Admittedly, the need to specify has_id<Object>(42) with explicit template argument in this last example is not as clean as simply writing has_id(42), but it is necessary for the compiler to know which type to use for T in the lambda argument list.

If you wish to be able to express a predicate like has_id without explicitly specifying the type, it is possible with a functor instead of a function:

struct has_id
{
    has_id(int id) : _id(id) {}

    template<typename T>
    bool operator()(const T& obj)
    {
        return obj.id == _id;
    }

private:
    int _id;
};

///

auto obj42 = std::find_if(objects.cbegin(), objects.cend(), has_id(42));

An additional benefit that a functor can bring is the capability to be extended for different types of objects through template specialization.
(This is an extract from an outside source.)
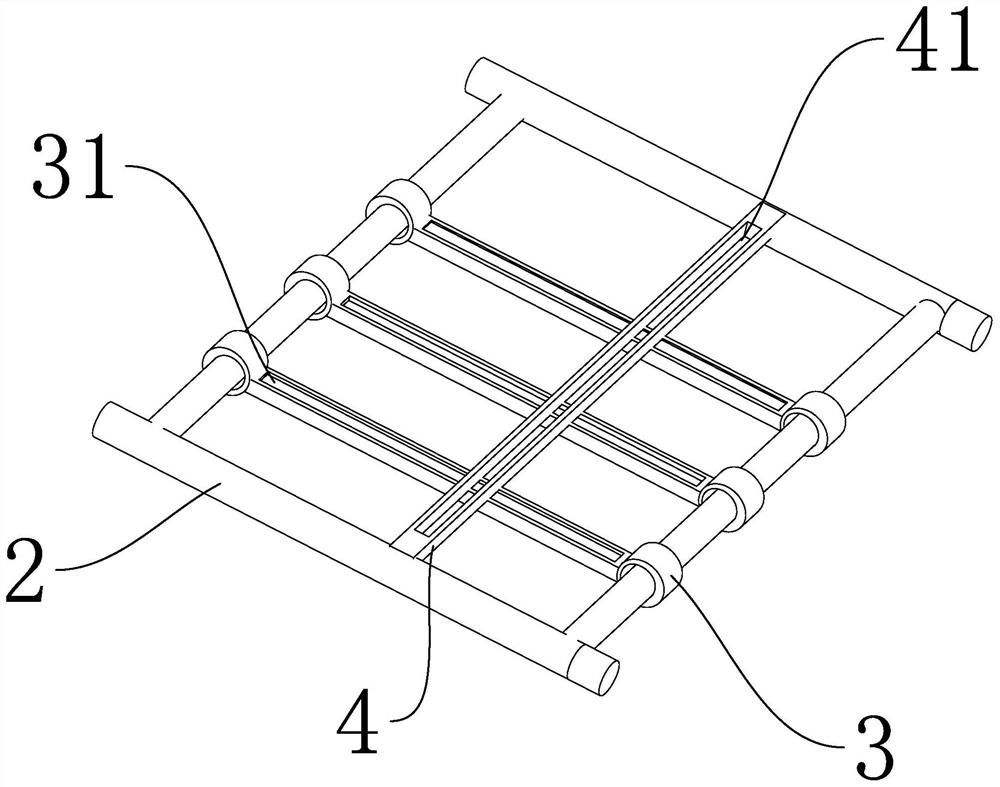 A squeegee device and squeegee method for assisting wallpaper placement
Consider the following example:

struct has_id
{
    has_id(int id) : id(id) {}

    template<typename T>
    bool operator()(const T& obj)
    {
        return obj.id == id;
    }

private:
    int id;
};

struct Object {
    int id = 0;
};

class Widget {
   public:
    Widget(int id) : id(id) {}
    int get_id() const { return id; }

   private:
    int id = 0;
};

template <>
bool has_id::operator()(const Widget& obj) {
    return obj.get_id() == id;
}

///

auto obj42 = std::find_if(objects.cbegin(), objects.cend(), has_id(42));
auto widget100 = std::find_if(widgets.cbegin(), widgets.cend(), has_id(100));

Here, has_id() will work for both Objects and Widgets.
For widgets, the specialization has_id::operator(const Widget&) will be used. This knows to call get_id() to get the id of a widget.
For Objects, and other types, the generic has_id::operator(const T&) will be attempted to match the id through public field id.
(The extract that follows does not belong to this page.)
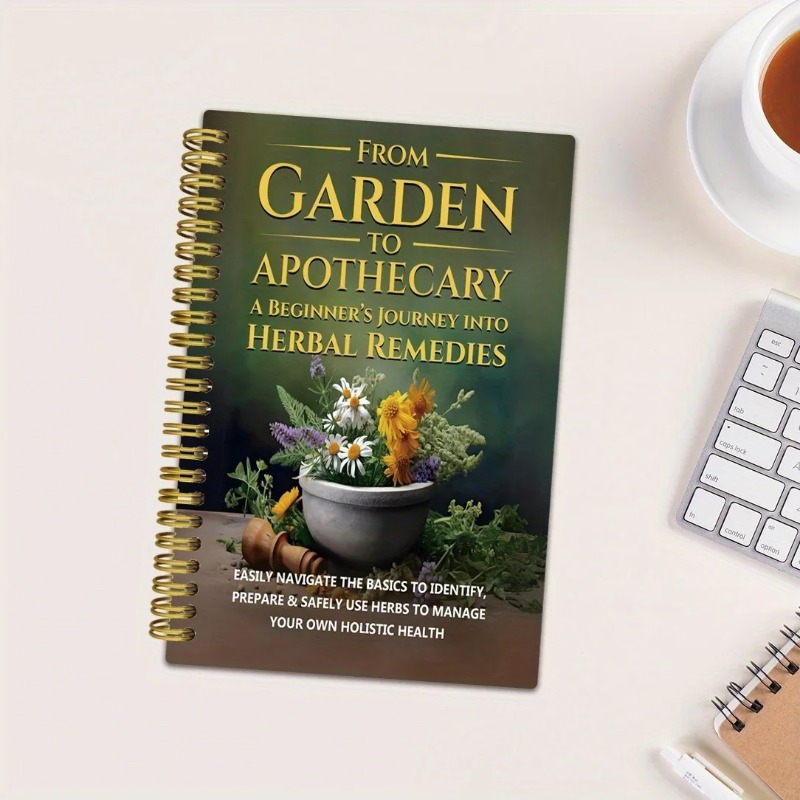 From Garden To Apothecary A Be - مراجعة Natural Herbal Wellness وسعره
The drawback with this approach, is that has_id has to be extended for each type of object that is not compatible with the generic has_id.
This drawback can be overcome by with type traits, but this is beyond the scope of this article.

Conclusion

Using higher-order functions like equals can improve readability while leveraging the power of standard algorithms. This approach keeps code expressive. This is not a new idea, but it’s something I don’t often see in practice. For more advanced predicates however, it may be more appropriate to use functors.